**EXCERPTED TEXT:**
How the “official” birth rate in non-government controlled areas became a source of disinformation
Birth rate is a good indicator of many development statistics in a given area, including stability and quality of life. In Ukraine, fertility rates have been declining since the fall of the Soviet Union in 1991. In the non-government-controlled areas of eastern Ukraine, reported birth rates indicate disinformation and a likely propaganda campaign.
Reliable population numbers in the non-government-controlled areas of Ukraine are nonexistent as “official” information from the so-called Luhansk and Donetsk People’s Republics (LNR and DNR or L/DNR) cannot be verified due to lack of access and potential interference from “governing” bodies. However, reports of “official” data are useful to keep in mind when looking at the areas as well as a potential indicator of something other than birth rate.
The so-called Luhansk and Donetsk city administrations each respectively publish weekly announcements of the number of babies born in their cities, dispersed among other news such as shelling incidents, critical infrastructure status, and local events. Again, these numbers themselves should be taken with a degree of skepticism as they are “official” numbers from the so-called L/DNR, and cannot be verified. The charts above show the reported weekly births from August 28-October 29, 2017.
The announcements are always presented positively, portraying happy and healthy family life in the Russian-led separatist areas.

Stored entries
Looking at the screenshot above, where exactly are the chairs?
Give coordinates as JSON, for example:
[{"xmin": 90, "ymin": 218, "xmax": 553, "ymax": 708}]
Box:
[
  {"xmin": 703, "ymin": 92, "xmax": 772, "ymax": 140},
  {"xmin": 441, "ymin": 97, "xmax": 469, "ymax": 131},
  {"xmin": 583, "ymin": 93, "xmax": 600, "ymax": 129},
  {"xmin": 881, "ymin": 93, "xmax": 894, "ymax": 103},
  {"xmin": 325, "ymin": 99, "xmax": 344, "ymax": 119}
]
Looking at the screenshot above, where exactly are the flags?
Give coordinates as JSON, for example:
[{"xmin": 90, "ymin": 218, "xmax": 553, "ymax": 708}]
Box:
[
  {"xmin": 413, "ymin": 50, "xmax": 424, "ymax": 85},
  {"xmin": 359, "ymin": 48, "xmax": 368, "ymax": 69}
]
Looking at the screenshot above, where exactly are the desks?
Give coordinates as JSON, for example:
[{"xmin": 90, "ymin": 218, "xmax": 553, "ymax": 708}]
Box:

**EXERCISE TASKS:**
1: For each of the statements (a), (b) and (c) below, state whether it agrees with the birth-rate article, answering yes or no and quoting the deciding words from the article. (a) Fertility rates in Ukraine have been rising since 1991. (b) The Luhansk and Donetsk city administrations announce the number of babies born in their cities every week. (c) The announcements of births are sometimes presented negatively.
2: Echo the passage of the birth-rate article that begins at the words "Reliable population numbers" and stops after the words "than birth rate.".

**LIST OF ANSWERS:**
1:
(a) No: "In Ukraine, fertility rates have been declining since the fall of the Soviet Union in 1991."
(b) Yes: "The so-called Luhansk and Donetsk city administrations each respectively publish weekly announcements of the number of babies born in their cities"
(c) No: "The announcements are always presented positively"

2:
Reliable population numbers in the non-government-controlled areas of Ukraine are nonexistent as “official” information from the so-called Luhansk and Donetsk People’s Republics (LNR and DNR or L/DNR) cannot be verified due to lack of access and potential interference from “governing” bodies. However, reports of “official” data are useful to keep in mind when looking at the areas as well as a potential indicator of something other than birth rate.